Passage:
There are no family relationships among any of TruGolf’s directors or executive officers.

 

Arrangements for Election of Directors and Members of Management

 

There are no arrangements or understandings with major shareholders or others pursuant to which any of our executive officers or directors are selected.

 

Controlled Company

 

Christopher Jones, together with Steven R. Johnson and David Ashby, hold approximately 85.9% of the voting power of TruGolf’s voting securities for the election of directors. As a result, TruGolf expects to be a controlled company within the meaning of the Nasdaq rules, and, as a result, may qualify for exemptions from certain corporate governance requirements.

 

Under Nasdaq rules, a controlled company is exempt from certain corporate governance requirements, including:

 

the requirement that a majority of the board of directors consist of independent directors;
   
the requirement that a listed company have a nominating and governance committee that is composed of independent directors with a written charter addressing the committee’s purpose and responsibilities;
   
the requirement that a listed company have a compensation committee that is composed entirely of independent directors with a written charter addressing the committee’s purpose and responsibilities; and
   
the requirement for an annual performance evaluation of the nominating and governance committee and compensation committee.

Dataset excerpt:

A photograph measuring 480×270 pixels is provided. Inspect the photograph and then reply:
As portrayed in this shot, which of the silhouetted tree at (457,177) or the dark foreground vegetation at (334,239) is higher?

Jobs:
a – From the TruGolf governance passage, extract the part that begins at the words "the requirement that a listed company have a compensation" and stops after the words "and compensation committee.".
b – According to the TruGolf governance passage, what share of the voting power for the election of directors do Christopher Jones, Steven R. Johnson, and David Ashby hold together?
c – Summarize the TruGolf governance passage in two sentences.

Responses for each task:
a –
the requirement that a listed company have a compensation committee that is composed entirely of independent directors with a written charter addressing the committee’s purpose and responsibilities; and
   
the requirement for an annual performance evaluation of the nominating and governance committee and compensation committee.

b – Approximately 85.9%.

c – TruGolf's directors and executive officers have no family relationships, and no arrangements with major shareholders or others govern their selection. Because Christopher Jones, Steven R. Johnson, and David Ashby together hold about 85.9% of the voting power for electing directors, TruGolf expects to be a controlled company under Nasdaq rules and may be exempt from requirements such as a majority-independent board and fully independent nominating and compensation committees.